ARLGJan 8

PiC-BNN: A 128-kbit 65 nm Processing-in-CAM-Based End-to-End Binary Neural Network Accelerator

arXiv:2601.19920v1h-index: 28
Originality Incremental advance
AI Analysis

This work addresses energy and area limitations in BNN accelerators for edge computing applications, though it is incremental as it builds on existing BNN and CAM-based methods.

The authors tackled the inefficiency of typical Binary Neural Networks (BNNs) that still use full-precision operations for non-linear layers by proposing PiC-BNN, an end-to-end binary accelerator using Hamming distance tolerance in Content Addressable Memory, achieving 95.2% accuracy on MNIST and 93.5% on the Hand Gesture dataset with a throughput of 560K inferences/s and power efficiency of 703M inferences/s/W.

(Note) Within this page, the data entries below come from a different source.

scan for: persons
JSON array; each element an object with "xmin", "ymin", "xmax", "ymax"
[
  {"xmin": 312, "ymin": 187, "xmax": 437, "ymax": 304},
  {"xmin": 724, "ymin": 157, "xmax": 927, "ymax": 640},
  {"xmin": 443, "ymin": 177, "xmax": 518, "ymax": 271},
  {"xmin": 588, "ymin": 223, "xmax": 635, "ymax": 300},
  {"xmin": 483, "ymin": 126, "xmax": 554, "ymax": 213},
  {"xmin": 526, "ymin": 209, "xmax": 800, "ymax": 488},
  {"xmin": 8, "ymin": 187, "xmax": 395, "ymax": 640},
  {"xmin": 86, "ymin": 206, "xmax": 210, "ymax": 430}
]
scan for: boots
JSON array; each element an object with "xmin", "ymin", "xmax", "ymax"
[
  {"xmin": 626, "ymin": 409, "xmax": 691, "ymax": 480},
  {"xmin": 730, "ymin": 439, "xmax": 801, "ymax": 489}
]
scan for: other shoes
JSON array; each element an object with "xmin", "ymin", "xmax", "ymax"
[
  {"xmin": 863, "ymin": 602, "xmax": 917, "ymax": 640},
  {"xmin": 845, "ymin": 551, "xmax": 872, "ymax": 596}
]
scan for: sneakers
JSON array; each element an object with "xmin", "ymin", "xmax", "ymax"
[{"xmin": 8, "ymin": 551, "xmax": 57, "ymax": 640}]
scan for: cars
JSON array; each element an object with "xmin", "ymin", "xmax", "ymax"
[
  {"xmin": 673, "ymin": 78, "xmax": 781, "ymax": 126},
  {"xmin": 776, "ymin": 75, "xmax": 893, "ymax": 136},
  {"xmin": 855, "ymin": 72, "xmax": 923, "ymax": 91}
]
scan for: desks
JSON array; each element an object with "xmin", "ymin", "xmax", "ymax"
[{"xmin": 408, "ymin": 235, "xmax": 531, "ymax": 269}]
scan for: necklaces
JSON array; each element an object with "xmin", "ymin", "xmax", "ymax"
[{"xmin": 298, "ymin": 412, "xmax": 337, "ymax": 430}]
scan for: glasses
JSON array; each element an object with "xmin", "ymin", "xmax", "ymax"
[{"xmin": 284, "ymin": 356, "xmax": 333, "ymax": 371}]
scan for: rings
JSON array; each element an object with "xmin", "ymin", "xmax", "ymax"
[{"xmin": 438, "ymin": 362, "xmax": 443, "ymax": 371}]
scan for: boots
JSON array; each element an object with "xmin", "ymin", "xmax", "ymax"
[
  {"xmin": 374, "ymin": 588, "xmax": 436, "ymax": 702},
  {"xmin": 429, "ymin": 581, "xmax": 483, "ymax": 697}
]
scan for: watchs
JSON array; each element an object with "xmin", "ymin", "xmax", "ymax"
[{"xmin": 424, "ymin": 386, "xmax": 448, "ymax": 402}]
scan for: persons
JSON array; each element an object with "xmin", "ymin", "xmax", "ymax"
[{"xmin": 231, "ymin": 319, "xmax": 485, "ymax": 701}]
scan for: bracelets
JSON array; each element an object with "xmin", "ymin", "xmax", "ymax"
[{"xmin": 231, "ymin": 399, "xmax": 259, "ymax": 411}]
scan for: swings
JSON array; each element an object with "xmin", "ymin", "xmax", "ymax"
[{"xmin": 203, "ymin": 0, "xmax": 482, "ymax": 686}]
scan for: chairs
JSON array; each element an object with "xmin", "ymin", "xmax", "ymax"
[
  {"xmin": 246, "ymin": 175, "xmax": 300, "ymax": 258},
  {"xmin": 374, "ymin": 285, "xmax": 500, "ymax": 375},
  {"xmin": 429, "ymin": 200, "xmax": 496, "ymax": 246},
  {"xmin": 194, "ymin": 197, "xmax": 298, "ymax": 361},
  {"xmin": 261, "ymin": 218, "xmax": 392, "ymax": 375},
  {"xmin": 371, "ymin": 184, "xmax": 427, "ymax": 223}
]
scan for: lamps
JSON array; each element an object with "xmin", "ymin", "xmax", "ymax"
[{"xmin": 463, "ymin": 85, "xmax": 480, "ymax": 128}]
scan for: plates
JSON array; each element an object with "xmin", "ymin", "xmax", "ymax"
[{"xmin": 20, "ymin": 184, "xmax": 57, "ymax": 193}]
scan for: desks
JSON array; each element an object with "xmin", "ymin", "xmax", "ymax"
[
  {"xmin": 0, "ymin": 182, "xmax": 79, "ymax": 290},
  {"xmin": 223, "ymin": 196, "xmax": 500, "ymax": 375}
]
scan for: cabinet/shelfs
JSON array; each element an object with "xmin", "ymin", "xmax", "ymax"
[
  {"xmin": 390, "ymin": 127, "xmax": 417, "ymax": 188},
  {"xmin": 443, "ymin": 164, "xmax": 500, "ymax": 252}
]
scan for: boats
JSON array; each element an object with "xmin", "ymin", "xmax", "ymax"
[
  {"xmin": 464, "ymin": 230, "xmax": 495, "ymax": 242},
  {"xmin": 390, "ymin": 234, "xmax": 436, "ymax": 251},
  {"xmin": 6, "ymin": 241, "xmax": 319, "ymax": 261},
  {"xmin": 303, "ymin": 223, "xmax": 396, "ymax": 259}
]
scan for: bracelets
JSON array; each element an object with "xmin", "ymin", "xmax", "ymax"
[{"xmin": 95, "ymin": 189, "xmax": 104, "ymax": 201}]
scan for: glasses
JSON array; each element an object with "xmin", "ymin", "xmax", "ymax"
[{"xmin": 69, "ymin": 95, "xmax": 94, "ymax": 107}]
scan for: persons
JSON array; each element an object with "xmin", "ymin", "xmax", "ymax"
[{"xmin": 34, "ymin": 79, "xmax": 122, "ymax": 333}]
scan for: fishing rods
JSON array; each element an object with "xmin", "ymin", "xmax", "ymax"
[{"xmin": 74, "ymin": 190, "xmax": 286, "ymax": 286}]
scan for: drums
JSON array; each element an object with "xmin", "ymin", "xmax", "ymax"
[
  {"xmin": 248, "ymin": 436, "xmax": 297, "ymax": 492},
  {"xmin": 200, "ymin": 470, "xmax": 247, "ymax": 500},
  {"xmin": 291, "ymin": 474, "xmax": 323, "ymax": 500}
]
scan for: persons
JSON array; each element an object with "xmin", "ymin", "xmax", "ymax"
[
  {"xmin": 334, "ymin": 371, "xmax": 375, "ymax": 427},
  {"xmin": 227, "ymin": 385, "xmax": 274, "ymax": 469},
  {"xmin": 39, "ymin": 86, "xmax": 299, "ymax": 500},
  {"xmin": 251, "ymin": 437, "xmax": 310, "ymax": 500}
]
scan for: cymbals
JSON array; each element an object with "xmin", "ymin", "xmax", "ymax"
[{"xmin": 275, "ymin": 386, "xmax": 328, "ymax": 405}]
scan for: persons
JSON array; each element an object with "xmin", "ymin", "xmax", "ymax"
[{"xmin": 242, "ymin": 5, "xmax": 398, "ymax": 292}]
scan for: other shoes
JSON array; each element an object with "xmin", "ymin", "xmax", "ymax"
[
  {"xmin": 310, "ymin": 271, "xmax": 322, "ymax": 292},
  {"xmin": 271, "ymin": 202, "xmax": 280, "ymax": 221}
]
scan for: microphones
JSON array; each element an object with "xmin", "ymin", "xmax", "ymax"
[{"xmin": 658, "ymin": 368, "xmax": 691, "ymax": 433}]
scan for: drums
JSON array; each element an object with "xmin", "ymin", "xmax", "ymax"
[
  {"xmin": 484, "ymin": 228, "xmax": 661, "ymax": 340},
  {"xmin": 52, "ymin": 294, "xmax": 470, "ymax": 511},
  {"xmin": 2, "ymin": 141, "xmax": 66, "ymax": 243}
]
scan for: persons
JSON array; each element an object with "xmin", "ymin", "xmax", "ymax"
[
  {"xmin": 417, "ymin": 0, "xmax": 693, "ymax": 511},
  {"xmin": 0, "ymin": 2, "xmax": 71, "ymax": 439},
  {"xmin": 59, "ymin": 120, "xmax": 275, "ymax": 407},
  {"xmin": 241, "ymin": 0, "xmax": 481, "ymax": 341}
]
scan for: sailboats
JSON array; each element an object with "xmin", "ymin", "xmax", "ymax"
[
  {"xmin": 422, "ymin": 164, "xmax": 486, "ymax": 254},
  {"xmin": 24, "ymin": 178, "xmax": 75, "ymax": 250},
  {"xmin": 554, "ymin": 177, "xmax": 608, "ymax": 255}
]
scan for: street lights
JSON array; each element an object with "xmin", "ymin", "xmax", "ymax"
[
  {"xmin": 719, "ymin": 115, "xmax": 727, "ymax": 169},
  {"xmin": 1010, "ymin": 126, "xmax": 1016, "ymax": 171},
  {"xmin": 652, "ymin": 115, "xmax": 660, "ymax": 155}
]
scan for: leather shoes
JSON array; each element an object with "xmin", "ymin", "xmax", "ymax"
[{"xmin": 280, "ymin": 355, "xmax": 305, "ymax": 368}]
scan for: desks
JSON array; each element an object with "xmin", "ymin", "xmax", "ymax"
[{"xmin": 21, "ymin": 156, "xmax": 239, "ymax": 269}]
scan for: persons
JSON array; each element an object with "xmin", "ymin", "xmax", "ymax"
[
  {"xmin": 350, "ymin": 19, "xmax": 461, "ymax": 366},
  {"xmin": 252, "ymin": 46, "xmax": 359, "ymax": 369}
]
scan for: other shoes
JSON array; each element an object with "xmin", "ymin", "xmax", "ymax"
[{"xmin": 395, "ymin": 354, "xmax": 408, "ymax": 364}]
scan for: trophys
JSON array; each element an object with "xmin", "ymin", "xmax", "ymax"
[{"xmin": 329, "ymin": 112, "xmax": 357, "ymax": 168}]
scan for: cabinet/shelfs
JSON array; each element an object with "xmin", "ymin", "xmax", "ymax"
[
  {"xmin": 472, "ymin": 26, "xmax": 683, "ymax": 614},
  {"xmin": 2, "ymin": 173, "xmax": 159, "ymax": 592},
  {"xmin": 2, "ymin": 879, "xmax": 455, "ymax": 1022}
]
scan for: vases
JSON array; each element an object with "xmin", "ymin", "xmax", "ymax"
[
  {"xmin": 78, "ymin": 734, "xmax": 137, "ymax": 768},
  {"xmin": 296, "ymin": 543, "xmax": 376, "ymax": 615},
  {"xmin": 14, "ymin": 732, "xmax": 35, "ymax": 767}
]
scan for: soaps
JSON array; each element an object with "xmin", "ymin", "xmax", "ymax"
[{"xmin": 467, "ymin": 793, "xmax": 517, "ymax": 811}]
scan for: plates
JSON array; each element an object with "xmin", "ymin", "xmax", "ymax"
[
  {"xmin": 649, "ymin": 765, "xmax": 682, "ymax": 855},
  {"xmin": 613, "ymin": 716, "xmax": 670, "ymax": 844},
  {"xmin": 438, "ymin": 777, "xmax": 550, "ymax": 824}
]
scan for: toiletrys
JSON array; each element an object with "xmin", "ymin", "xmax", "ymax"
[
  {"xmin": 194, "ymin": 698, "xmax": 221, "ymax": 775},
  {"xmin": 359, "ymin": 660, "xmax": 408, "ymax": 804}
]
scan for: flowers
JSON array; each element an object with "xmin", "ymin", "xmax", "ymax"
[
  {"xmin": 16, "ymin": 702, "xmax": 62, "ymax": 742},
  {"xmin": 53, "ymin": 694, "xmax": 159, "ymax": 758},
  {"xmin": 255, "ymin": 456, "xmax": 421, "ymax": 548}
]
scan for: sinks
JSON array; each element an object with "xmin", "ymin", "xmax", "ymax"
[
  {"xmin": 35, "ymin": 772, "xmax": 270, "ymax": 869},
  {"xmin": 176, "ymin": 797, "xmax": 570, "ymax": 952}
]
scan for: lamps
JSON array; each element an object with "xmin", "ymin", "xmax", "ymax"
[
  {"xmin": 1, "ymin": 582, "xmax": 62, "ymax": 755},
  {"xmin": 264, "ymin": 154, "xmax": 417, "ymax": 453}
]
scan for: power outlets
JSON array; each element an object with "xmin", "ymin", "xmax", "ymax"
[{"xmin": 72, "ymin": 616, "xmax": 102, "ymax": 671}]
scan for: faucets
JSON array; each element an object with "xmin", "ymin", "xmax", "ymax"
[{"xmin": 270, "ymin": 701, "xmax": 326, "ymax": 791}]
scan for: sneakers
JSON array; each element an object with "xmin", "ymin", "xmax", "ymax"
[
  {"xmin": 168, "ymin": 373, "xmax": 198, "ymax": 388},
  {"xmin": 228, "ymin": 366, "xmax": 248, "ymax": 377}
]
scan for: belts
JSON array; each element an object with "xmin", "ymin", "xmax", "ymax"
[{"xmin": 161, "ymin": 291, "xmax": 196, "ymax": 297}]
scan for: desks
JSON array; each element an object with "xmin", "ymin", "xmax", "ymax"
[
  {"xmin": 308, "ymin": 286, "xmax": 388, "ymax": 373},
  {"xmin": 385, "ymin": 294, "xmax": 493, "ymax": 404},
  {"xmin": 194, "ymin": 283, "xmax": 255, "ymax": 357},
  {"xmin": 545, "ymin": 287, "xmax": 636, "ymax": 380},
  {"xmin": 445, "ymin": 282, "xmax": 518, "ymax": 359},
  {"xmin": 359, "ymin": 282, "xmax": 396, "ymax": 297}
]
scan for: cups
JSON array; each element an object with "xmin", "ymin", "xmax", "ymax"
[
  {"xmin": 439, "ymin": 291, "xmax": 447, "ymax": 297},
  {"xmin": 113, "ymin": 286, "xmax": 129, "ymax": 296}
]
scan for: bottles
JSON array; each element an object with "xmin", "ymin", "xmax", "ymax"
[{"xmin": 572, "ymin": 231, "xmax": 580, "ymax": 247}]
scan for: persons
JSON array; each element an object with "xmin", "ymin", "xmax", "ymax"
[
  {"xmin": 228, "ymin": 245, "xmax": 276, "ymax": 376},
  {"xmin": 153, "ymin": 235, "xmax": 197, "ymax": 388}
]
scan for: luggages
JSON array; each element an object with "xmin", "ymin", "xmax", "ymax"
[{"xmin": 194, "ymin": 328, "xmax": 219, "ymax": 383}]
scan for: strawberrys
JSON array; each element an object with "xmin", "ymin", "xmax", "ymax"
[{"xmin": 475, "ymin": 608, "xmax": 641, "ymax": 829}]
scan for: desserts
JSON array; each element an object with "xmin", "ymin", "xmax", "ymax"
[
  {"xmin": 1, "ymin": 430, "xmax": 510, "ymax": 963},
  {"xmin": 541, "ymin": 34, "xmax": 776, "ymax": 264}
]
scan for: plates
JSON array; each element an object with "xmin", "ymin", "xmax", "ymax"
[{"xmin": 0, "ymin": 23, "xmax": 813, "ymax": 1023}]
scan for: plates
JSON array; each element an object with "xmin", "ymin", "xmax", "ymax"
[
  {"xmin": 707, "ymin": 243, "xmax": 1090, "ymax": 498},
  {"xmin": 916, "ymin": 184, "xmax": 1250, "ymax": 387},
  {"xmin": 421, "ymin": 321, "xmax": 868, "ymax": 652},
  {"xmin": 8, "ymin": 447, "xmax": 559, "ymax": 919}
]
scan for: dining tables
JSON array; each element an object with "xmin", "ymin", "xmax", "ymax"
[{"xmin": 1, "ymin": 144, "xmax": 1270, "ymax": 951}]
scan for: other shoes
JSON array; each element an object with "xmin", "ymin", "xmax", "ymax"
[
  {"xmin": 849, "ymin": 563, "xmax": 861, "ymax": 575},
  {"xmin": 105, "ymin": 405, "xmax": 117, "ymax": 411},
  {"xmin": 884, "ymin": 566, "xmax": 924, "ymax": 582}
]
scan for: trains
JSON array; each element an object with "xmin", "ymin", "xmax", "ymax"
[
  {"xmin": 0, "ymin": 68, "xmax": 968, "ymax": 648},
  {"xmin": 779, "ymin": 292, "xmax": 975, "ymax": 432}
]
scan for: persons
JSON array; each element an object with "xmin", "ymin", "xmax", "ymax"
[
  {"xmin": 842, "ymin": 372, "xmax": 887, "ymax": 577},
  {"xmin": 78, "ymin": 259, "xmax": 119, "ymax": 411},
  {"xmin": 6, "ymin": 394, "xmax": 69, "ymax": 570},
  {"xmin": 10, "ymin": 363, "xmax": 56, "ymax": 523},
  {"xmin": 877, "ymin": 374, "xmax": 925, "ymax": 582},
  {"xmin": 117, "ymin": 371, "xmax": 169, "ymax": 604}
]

Binary Neural Networks (BNNs), where weights and activations are constrained to binary values (+1, -1), are a highly efficient alternative to traditional neural networks. Unfortunately, typical BNNs, while binarizing linear layers (matrix-vector multiplication), still implement other network layers (batch normalization, softmax, output layer, and sometimes the input layer of a convolutional neural network) in full precision. This limits the area and energy benefits and requires architectural support for full precision operations. We propose PiC-BNN, a true end-to-end binary in-approximate search (Hamming distance tolerant) Content Addressable Memory based BNN accelerator. PiC-BNN is designed and manufactured in a commercial 65nm process. PiC-BNN uses Hamming distance tolerance to apply the law of large numbers to enable accurate classification without implementing full precision operations. PiC-BNN achieves baseline software accuracy (95.2%) on the MNIST dataset and 93.5% on the Hand Gesture (HG) dataset, a throughput of 560K inferences/s, and presents a power efficiency of 703M inferences/s/W when implementing a binary MLP model for MNIST/HG dataset classification.